#### Parts of the exercise:
a) Summarize the text on support to decentralized health workforce units in two sentences.
b) According to the text on support to decentralized health workforce units, how many state-level HRH units in Sudan are reported to be functioning?
c) Write the next part of the text on support to decentralized health workforce units, picking up after its last sentence.

#### Text under study:
★ ★ ★ ★ ★ ★ ★

Support to decentralised units
Many countries either have or are moving towards decentralised health systems and management of the health workforce, as in the three study countries. This requires provision of support, including capacity strengthening, to the decentralised HRH units [3, 35]. Support strategies were included in Sudan strategic HRH plan for 2012–2016 [36] and implemented. One respondent reported that all 18 state-level HRH units (staffed with one or more focal persons) are functioning. Strategies to support decentralised HRH units in the federal, provincial, municipal structures were included in Nepal’s HRH Roadmap. Similar support to Malawi’s devolution was anticipated in its HRH strategic plan—the “devolution of the HR function led to a delineation of roles and responsibilities between the line Ministry (MoHP) and the Councils” ([19, p16), but at the time of this study, institutional HRH roles and responsibilities, e.g. of the health service commission and the local government service commission at central and subnational levels had not been fully delineated.

★ ★ ★ ★ ★ ★ ★

#### Information:
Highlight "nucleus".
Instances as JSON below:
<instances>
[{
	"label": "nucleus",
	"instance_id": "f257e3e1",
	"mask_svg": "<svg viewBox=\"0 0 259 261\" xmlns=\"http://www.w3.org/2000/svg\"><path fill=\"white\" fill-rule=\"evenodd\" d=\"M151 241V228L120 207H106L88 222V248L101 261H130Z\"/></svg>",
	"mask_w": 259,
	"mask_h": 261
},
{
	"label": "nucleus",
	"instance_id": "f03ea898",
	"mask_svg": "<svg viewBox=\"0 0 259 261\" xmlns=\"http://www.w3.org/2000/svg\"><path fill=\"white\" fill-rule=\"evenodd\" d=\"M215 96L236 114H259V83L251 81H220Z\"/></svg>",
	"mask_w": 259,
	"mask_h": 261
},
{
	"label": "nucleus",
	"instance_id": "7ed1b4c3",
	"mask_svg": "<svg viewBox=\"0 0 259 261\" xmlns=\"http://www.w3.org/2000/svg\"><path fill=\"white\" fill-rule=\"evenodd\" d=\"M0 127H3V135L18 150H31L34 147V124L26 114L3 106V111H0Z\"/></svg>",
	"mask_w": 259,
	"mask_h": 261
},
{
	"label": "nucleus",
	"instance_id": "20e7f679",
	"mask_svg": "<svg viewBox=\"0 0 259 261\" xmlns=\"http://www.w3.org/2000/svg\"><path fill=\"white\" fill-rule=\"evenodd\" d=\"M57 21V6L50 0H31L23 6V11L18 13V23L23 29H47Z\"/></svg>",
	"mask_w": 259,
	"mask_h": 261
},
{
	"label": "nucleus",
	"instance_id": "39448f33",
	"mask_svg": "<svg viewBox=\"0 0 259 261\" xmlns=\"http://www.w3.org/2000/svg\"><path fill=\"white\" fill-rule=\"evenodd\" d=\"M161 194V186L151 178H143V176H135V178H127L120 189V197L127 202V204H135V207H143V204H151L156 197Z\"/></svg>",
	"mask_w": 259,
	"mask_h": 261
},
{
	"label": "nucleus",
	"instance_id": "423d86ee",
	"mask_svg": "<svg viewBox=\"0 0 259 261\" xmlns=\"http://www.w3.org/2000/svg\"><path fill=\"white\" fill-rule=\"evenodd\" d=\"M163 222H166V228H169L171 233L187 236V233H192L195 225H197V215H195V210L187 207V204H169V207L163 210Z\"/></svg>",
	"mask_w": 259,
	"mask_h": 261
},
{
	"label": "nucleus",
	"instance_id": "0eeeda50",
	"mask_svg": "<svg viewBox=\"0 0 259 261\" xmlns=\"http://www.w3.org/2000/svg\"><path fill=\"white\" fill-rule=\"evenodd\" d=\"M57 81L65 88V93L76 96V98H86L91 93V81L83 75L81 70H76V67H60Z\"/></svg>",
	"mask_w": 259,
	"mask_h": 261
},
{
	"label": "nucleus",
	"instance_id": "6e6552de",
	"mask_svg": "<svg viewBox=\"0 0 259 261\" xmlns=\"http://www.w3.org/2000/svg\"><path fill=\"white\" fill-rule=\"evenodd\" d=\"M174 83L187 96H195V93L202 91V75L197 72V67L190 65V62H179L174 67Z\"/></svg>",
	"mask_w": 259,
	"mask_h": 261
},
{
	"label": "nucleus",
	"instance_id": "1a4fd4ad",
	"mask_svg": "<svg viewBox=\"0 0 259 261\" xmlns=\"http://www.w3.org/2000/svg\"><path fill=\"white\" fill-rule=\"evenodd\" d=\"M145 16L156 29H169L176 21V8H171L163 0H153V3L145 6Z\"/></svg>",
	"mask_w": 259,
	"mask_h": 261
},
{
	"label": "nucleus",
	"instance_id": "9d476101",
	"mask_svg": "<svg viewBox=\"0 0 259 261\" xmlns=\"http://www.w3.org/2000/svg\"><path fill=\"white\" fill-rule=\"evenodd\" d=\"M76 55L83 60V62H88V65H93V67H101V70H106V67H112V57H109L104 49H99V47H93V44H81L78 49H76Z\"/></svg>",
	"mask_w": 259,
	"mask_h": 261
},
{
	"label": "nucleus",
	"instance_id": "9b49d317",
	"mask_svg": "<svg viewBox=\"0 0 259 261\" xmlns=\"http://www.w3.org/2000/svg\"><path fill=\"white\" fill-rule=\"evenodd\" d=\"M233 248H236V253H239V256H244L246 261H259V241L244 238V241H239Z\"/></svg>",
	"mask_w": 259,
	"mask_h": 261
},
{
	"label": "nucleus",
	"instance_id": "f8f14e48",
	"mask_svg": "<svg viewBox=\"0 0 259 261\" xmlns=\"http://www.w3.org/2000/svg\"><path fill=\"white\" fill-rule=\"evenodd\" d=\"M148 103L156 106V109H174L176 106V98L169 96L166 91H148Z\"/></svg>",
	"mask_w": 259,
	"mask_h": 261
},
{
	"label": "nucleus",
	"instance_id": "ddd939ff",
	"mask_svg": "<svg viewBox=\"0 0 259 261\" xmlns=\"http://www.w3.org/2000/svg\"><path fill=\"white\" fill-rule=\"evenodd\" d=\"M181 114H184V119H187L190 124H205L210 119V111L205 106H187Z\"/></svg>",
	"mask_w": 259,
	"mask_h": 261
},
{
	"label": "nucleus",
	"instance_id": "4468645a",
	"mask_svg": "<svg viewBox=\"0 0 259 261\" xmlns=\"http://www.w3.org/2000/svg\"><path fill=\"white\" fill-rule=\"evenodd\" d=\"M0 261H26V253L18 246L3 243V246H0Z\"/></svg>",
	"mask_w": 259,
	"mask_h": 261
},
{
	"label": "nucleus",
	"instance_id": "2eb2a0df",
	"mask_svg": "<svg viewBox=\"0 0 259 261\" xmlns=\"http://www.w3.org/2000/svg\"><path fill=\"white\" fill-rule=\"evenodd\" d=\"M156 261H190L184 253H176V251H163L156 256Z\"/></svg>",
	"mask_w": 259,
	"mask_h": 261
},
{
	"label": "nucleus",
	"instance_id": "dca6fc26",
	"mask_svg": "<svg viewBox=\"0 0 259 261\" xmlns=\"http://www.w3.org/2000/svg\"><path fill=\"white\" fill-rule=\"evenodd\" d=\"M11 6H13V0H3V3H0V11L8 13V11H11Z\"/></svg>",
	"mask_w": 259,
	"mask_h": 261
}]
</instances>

★ ★ ★ ★ ★ ★ ★

#### Responses to the tasks:
a) Many countries, including the three study countries, have or are moving toward decentralized health systems and workforce management, which requires support and capacity strengthening for decentralized HRH units. Sudan included and implemented such support in its 2012–2016 strategic HRH plan, with one respondent reporting all 18 state-level units functioning, and Nepal included similar strategies in its HRH Roadmap, while Malawi anticipated such support but had not fully delineated institutional HRH roles and responsibilities at the time of the study.

b) All 18 state-level HRH units.

c)
Factors impacting on performance
A range of factors were found to impact on the performance of HRH Units, including: their legitimacy and power linked to positioning within the MoH structure and hierarchy (GLO 001) [10]; their political capital and engagement of stakeholders at the highest level, “that gives you the power in order to bring different departments on the table” (GLO 001); “funding power” (GLO 002) and their “capacity and policy space to plan, manage, cost and follow up all actors adhering to one HW plan” [12]. To maintain technical autonomy and financial and programmatic independence, availability and use of monitoring and evaluation instruments and HR data are needed to monitor, report on and be accountable for results. This requires the availability and retention of HR literate professionals [11].